Here’s how it seems to work in my life: Usually when you say good-bye to a friend, it’s a casual matter because it doesn’t occur to you that you might not see that certain someone again. It’s an à bientôt kind of thing . . . a term I remember from my high school French class. These are the few phrases I committed to memory even though I never got better than a C on a test.

À bientôt . . . see you soon.

À plus tard . . . see you later.

À demain . . . see you tomorrow.

À tout à l’heure . . . see you in a while.

When it comes to partings, the French are ever the optimists. My outlook is bleak. While my attention is fixed on the totally wrenching boo-hoo of an impending separation, the French language conveys hope and expectation, the happy assumption that in a short period of time, they’ll be bonjouring each other all over again. My lifelong “good-bye” experiences lean toward finality and pain. My parents died. My aunt died. My first husband died. I’m dead set (as it were . . .) against having a pet because the risk of loss would soar into the stratosphere and I’ve got troubles enough as it is.

After our last parting, I’d set Dietz out on the curb, metaphorically speaking, in hopes the alley fairies would come along and cart him away. It’s not that I never thought of him, but by and large, people in my life knew better than to mention his name. Now here he was again and I couldn’t figure out what was going on.

I pulled up in front of my studio apartment at 4:25. I grabbed my shoulder bag and duffel, locked my car, and made my way through the squeaky gate and around to my front door. I left my Smith-Corona in the trunk of my car, intending to take it into the office with me first thing Monday morning. There was no sign of Henry, but the backyard smelled of pot roast and freshly baked bread, both of which he does to perfection. I let myself in and carried my duffel up the spiral stairs to the loft. I’d been telling myself Dietz’s arrival didn’t matter one way or the other, but I postponed my official appearance at Henry’s door until I’d slipped into a change of clothes. I stuck to my standard outfit: black turtleneck, blue jeans, and boots. I didn’t want it to look like I was trying too hard. I skipped the makeup, which I seldom wore in any event. I did floss and brush my teeth, and then stared at myself in the bathroom mirror.

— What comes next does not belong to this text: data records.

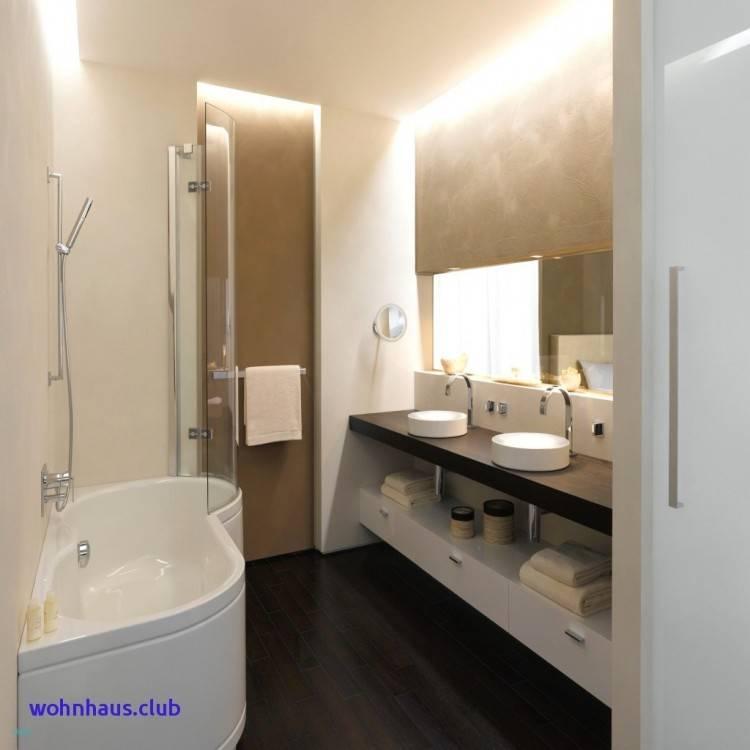 Hier ist ein Bad mit Schräge gestaltet im Fliesenmix und Designermöbeln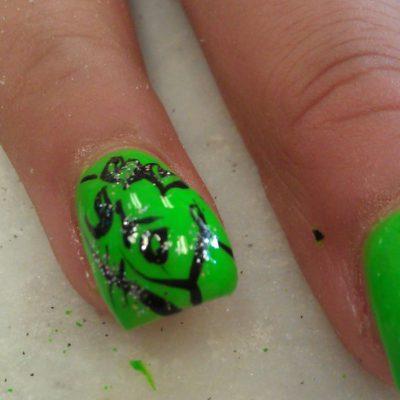Зеленый баббл-маникюр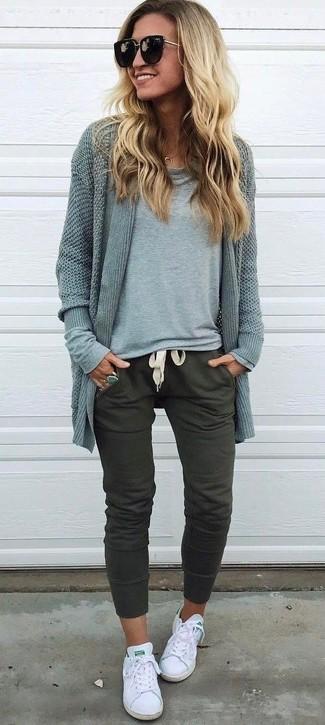 Come indossare: cardigan aperto grigio, t-shirt manica lunga grigia, pantaloni sportivi verde oliva, sneakers basse di tela bianche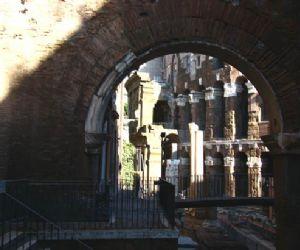 Visite guidate - Fra storia e leggende, la passeggiata si snoda nel cuore del rione S. Angelo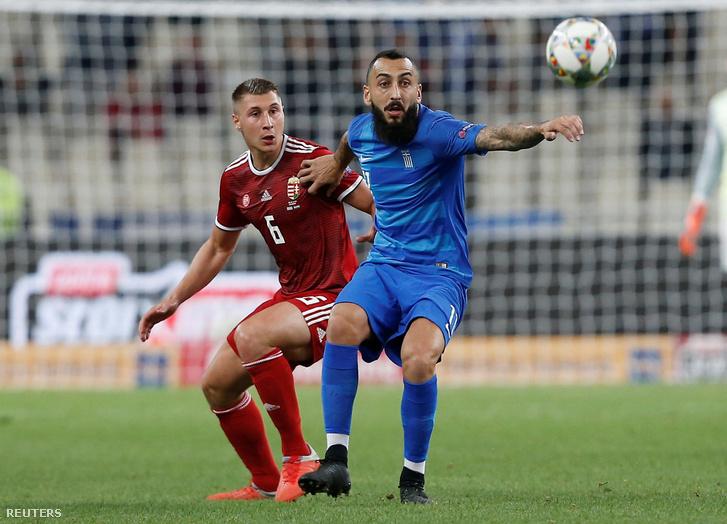 Görögország játékosa Kostas Mitroglou és Orbán Willi a Görögország - Magyarország mérkőzésen 2018. október 12-én.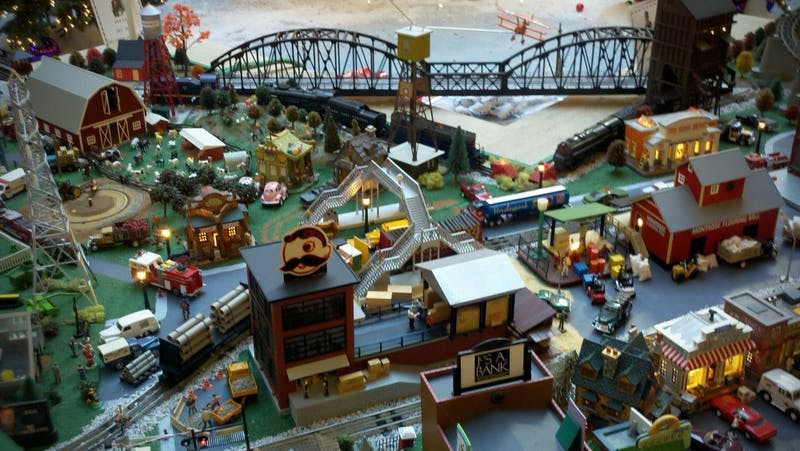 TEAKWOOD/C.C. BY-SA 2.0 The train garden at Kenilworth Mall is worth the trip to Towson to see.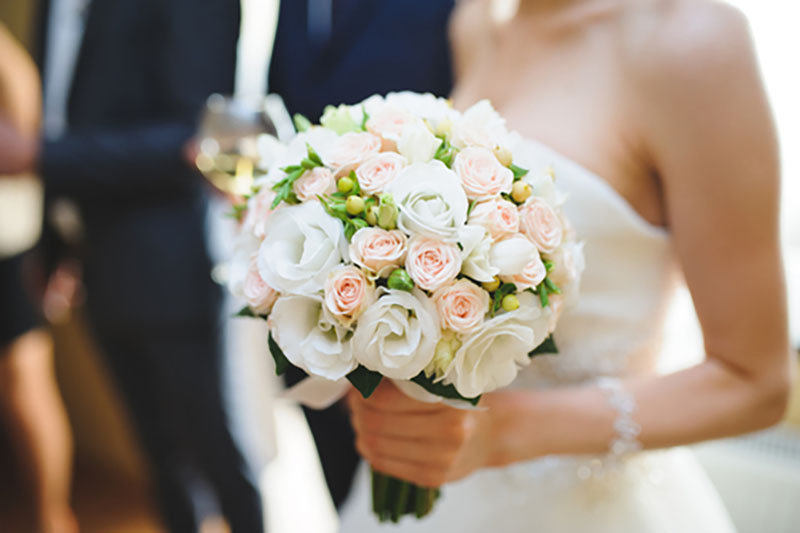 Elegant and inexpensive wedding flowers for your special day junglespirit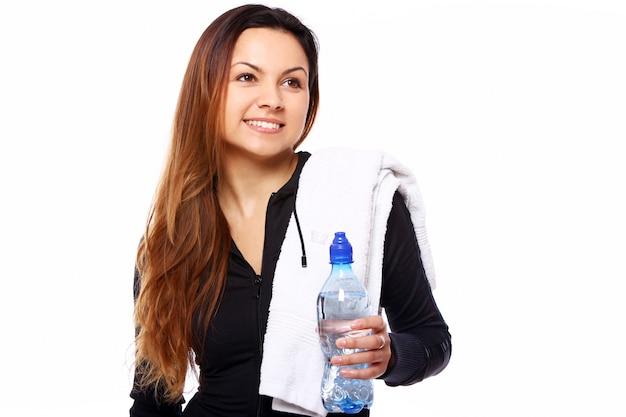 Mujer joven con botella en manos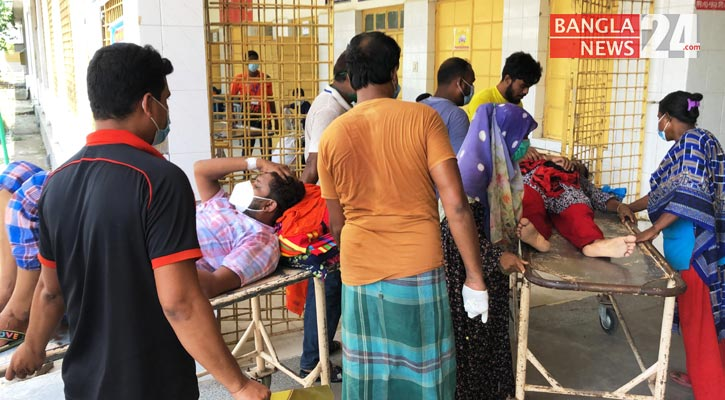 Covid-19: 22 more die at Rajshahi Medical College Hospital's Covid unit in a day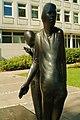 Waldemar Otto Die Begegnung gestiftet 1985 Kreissparkasse Hannover Anlaß des 100jähriges Bestehen Landkreis Hannover Ansicht Mann von vorn.jpg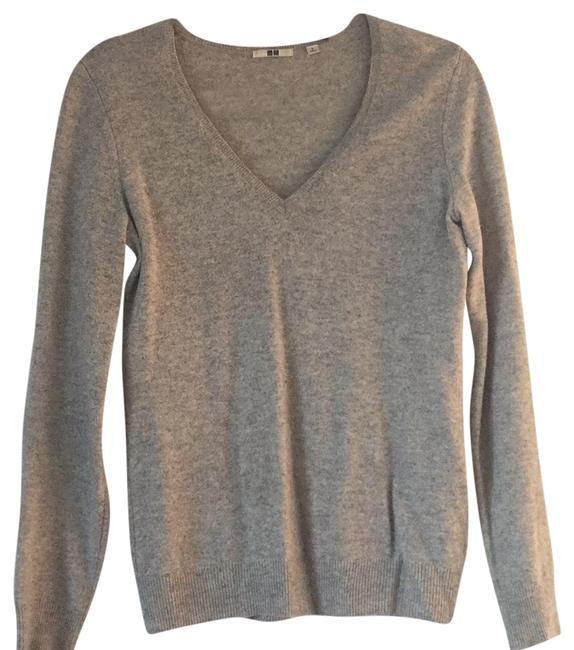 Preload https://img-static.tradesy.com/item/22677861/uniqlo-grey-na-sweaterpullover-size-4-s-0-1-650-650.jpg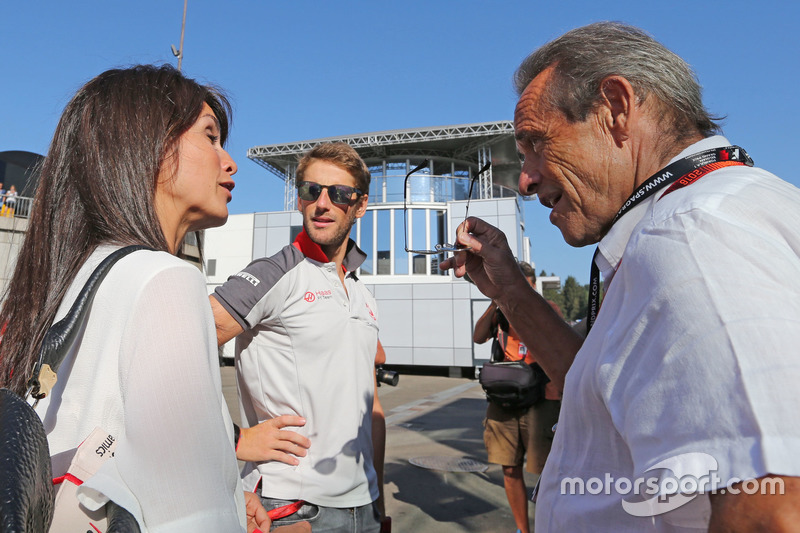 Romain Grosjean, Haas F1 Team and Jacky Ickx,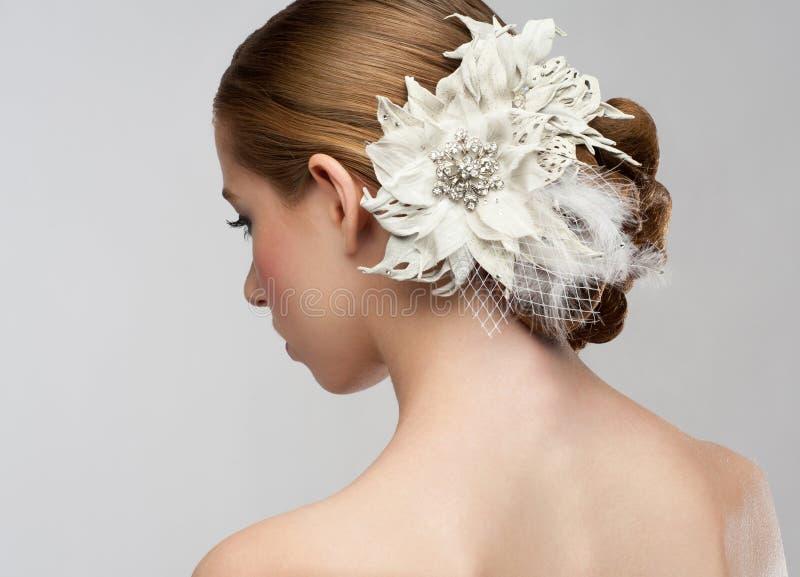 Frau mit schöner Frisur stockfotos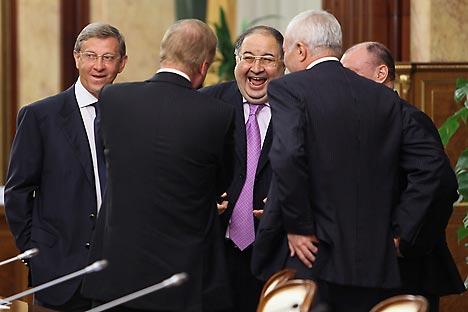 Left to right: Vladimir Yevtushenkov, President of AFK Sistema; Anatoly Chubais, Head of Rosnano; Alisher Usmanov, Head of  Gazprominvestholding; Viktor Rashnikov, Head of Magnitogorsk Metallurgical Enterprise; Vladimir Potanin, President of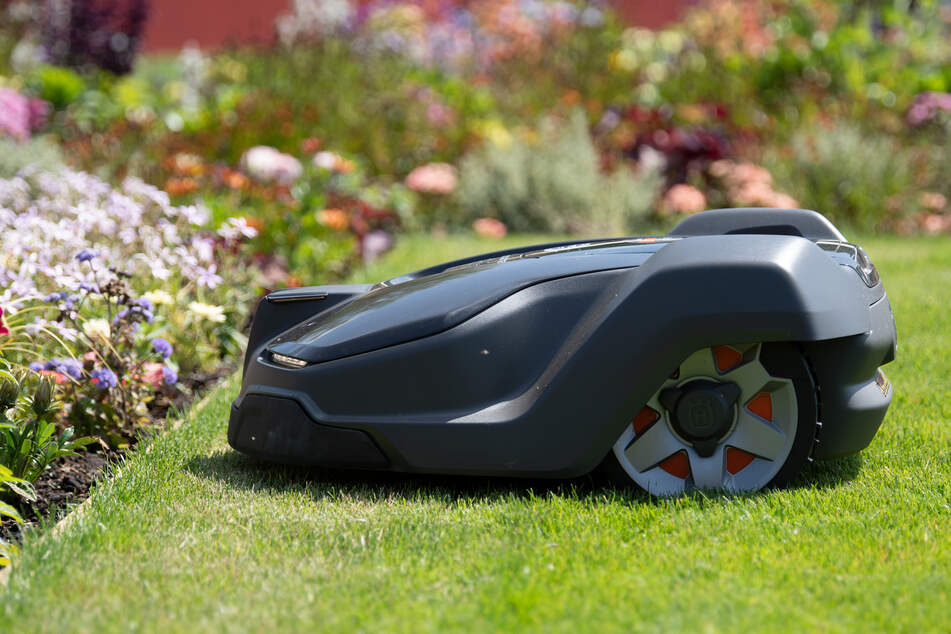Robot lawn mower warns owner that it's being abducted
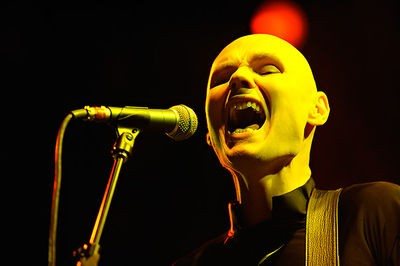 smashing_pumpkins_at_the_fox_theatre_11_26_08.2791867.36.jpg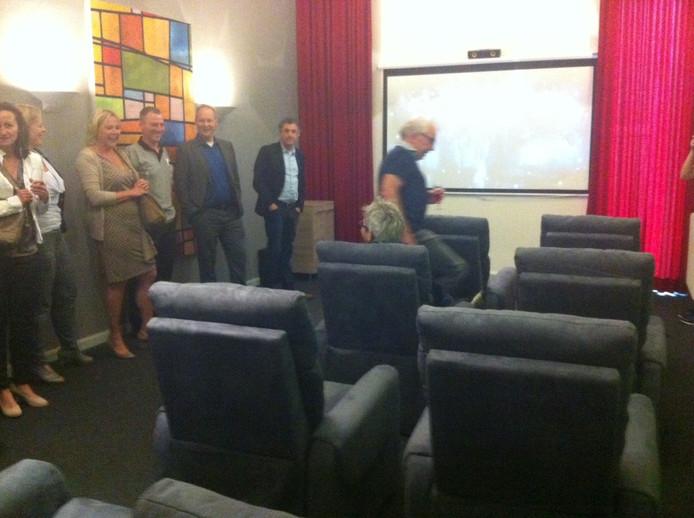 Vertegenwoordigers van de Udense bedrijven die meehielpen aan de realisatie van de bioscoop, bekijken het fraaie eindresultaat.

In novels, the protagonist is forever doing this because it affords the author an opportunity to describe the character’s physical traits. That ploy won’t work here because I always look exactly like myself. This can be discouraging. Sometimes when I’m standing in a supermarket checkout line, I’ll spot the cover of a tabloid magazine plastered with candid photos of well-known actresses the paparazzi have caught off guard. What a shock it is to see legendary beauties looking washed-out and furtive, with matted hair, puffy lids, and splotchy complexions; flaws made all the more alarming for the images we carry of them, creamy-skinned and doe-eyed with tresses artfully tousled and sprayed to a hard shine. My looks fall somewhere between the two extremes, but closer to the puffy end. To my credit, I don’t misrepresent my basic attributes with a lot of gunk. Anyone who’s startled to see me looking splotchy hasn’t been paying attention.